No rustbgpd code changes were needed — the harness exercises the Gate 0 control plane against a real FRR 10.3.1 peer.


Gate 2 — EVPN GR/LLGR stale handling ✅

Status: done (feat/evpn-rr, 2026-04-23)

Unlocks: VTEP restart without total EVPN route flap in the rest of the fabric. Reflected EVPN routes get marked stale during the restart window, swept on EoR, promoted to LLGR-stale after GR timeout per RFC 9494.

Delivered:

Task File / location
iter_evpn_mut() on AdjRibIn crates/rib/src/adj_rib_in.rs
mark_stale_evpn, clear_stale_evpn, sweep_stale_evpn, sweep_stale_family_evpn, promote_to_llgr_stale_evpn, sweep_llgr_stale_evpn, clear_llgr_stale_evpn crates/rib/src/adj_rib_in.rs
evpn_llgr_stale_local_tags: HashSet<EvpnRouteKey> field crates/rib/src/adj_rib_in.rs
clear_local_llgr_stale_evpn_community helper using Arc::make_mut crates/rib/src/adj_rib_in.rs
GR entry, LLGR promotion, non-LLGR sweep, and LLGR timer sweep wired crates/rib/src/manager/graceful_restart.rs
EVPN clear_stale on EoR (GR + LLGR paths) crates/rib/src/manager/route_refresh.rs
refresh_stale_evpn tracking for enhanced route refresh; EVPN BoRR/EoRR emission crates/rib/src/manager/route_refresh.rs + mod.rs
LocRib::recompute_evpn fix: detect is_stale / is_llgr_stale flips so single-peer stale transitions propagate into Loc-RIB crates/rib/src/loc_rib.rs
6 AdjRibIn stale unit tests + 7 RibManager GR/LLGR regression tests crates/rib/src/adj_rib_in.rs, crates/rib/src/manager/tests.rs

Evidence: +13 tests, 1214 workspace total; clippy clean on Rust 1.95.

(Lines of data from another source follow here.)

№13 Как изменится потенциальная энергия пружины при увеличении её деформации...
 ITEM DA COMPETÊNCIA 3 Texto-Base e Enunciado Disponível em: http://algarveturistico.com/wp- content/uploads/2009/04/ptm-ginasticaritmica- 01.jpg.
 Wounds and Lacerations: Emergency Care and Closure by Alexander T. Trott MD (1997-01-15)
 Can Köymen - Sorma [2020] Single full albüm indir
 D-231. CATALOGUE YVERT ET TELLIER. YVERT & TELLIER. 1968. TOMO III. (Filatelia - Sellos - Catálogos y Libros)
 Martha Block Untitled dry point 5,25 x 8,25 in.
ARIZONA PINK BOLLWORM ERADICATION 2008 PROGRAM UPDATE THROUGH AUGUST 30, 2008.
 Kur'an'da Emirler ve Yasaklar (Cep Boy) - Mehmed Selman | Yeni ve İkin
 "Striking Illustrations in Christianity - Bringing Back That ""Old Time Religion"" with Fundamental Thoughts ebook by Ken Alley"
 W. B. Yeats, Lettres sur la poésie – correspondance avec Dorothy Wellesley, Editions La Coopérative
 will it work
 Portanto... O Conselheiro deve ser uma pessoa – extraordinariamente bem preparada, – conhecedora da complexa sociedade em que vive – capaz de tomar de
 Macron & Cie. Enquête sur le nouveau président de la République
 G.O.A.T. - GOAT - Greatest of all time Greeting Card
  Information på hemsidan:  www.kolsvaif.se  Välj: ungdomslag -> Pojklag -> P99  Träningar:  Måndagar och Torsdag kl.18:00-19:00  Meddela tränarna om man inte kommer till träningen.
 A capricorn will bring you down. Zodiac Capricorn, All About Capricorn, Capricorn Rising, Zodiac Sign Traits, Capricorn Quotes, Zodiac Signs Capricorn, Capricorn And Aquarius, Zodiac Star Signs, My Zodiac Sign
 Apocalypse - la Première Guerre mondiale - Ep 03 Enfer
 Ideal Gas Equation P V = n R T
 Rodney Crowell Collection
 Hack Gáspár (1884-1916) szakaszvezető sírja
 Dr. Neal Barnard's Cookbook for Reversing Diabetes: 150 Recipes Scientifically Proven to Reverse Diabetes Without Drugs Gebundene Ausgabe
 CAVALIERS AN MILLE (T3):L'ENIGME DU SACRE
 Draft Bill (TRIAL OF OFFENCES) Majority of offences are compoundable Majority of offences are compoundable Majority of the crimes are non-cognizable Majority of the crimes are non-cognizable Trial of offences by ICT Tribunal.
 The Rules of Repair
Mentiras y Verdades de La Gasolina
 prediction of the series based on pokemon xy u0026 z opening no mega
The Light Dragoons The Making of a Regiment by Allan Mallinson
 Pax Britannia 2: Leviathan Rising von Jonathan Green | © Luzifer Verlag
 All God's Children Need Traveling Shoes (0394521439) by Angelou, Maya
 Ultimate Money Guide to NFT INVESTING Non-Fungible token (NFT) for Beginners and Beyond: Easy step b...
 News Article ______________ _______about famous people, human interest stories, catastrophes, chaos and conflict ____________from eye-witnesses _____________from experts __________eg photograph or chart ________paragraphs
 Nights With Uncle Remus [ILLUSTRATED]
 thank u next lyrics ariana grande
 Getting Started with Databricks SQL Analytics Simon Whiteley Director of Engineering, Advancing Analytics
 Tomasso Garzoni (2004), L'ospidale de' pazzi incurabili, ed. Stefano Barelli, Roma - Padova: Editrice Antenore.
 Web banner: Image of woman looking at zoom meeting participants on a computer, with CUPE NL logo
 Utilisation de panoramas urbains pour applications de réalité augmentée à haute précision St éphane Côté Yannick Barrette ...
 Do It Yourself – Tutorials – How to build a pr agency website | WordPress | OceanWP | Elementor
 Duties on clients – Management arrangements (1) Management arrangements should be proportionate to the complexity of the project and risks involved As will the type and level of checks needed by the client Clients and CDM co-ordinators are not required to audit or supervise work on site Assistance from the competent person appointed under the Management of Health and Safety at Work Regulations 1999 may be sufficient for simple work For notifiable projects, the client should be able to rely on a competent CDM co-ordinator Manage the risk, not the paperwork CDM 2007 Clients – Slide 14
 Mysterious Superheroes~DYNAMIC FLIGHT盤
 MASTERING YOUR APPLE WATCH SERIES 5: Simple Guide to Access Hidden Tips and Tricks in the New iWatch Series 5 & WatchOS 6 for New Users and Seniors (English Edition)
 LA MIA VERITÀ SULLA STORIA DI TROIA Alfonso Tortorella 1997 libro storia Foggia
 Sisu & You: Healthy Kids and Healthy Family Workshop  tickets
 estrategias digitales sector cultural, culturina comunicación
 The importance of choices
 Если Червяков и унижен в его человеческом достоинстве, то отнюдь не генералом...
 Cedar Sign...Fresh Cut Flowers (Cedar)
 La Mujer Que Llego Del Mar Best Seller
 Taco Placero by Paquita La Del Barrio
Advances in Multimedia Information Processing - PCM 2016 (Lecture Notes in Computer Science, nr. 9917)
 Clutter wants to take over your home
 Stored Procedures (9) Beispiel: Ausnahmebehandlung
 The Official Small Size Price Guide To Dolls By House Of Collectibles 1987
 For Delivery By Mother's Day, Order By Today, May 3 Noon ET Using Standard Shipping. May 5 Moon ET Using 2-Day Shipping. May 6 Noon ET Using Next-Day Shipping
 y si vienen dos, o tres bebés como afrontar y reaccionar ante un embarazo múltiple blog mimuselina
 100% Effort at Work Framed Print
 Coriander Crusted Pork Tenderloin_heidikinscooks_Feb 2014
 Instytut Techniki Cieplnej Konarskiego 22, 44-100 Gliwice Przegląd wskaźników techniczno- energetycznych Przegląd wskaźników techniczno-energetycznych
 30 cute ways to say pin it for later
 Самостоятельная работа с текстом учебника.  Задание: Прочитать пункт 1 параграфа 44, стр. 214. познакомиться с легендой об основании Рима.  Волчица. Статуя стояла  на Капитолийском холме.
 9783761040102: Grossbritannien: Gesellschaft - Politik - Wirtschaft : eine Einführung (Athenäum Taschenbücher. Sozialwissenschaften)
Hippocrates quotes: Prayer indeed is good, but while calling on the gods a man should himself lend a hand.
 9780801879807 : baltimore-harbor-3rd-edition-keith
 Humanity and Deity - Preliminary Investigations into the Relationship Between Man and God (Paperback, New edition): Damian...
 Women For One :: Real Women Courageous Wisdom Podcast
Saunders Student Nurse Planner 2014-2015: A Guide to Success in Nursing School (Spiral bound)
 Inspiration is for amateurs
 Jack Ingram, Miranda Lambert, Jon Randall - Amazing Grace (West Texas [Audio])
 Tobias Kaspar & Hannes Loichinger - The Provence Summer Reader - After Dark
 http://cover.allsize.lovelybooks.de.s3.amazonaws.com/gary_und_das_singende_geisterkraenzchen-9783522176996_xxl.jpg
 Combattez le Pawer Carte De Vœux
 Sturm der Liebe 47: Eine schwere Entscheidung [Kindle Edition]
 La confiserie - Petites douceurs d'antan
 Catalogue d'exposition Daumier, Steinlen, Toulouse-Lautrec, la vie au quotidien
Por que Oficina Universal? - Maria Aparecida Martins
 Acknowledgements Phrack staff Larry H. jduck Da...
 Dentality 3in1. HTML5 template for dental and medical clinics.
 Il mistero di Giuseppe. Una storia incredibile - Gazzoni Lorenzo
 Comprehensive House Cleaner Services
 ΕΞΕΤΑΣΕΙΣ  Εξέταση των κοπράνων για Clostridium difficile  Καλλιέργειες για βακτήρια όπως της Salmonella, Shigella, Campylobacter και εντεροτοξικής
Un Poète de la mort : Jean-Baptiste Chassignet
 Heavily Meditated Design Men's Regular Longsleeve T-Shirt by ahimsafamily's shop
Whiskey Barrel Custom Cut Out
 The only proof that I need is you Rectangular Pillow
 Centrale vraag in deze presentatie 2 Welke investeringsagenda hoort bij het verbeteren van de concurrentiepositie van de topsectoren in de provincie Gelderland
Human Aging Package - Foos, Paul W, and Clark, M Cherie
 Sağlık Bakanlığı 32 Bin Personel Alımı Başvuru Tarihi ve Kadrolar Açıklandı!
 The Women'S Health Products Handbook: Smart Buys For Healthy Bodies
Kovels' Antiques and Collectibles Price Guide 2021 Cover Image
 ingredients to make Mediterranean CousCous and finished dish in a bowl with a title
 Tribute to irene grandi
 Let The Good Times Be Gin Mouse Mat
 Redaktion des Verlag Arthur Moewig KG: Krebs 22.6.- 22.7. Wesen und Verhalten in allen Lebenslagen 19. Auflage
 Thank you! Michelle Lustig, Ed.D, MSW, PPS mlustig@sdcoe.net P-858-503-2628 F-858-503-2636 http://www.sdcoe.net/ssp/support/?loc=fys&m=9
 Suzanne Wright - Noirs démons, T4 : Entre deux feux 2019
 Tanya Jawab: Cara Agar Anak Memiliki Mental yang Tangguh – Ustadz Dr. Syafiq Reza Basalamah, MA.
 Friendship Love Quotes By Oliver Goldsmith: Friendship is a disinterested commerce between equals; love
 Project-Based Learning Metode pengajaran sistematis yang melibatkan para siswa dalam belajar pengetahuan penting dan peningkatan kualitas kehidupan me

Gate 3 — MAC mobility end-to-end interop ✅

Status: done (feat/evpn-rr, M31 harness, 2026-04-24)

Unlocks: VM / container migration claim. 4-node topology (rustbgpd RR

  • 3 VTEPs) exercising the RFC 7432 §15.1 MAC Mobility semantics against real FRR 10.3.1.

Delivered:

Task File / location
4-node topology (RR + 3 VTEPs) tests/interop/m31-evpn-mac-mobility-frr.clab.yml
Per-VTEP FRR configs (a, b, c) tests/interop/configs/frr-bgpd-m31-vtep-{a,b,c}.conf
rustbgpd RR config with 3 RR clients tests/interop/configs/rustbgpd-m31-rr.toml
MAC mobility + sticky test script (10 assertions across 3 phases) tests/interop/scripts/test-m31-evpn-mac-mobility-frr.sh

Validated:

  • Baseline: all 3 VTEPs Established, VTEP-B sees Type 3 IMET from both A and C through the reflector.
  • Plain MAC reflection: MAC injected on VTEP-A appears on VTEP-B with remote VTEP = VTEP-A.
  • Move: bridge fdb add on VTEP-C + bridge fdb del on VTEP-A; VTEP-B's best path flips to VTEP-C within 30 s; MAC Mobility sequence number on the reflected Type 2 is strictly greater than pre-move.
  • Sticky preservation: sticky MAC on VTEP-A (bridge fdb add … sticky) is not displaced by a non-sticky advertisement from VTEP-C, matching the unit-test semantics in evpn_tiebreak_simple.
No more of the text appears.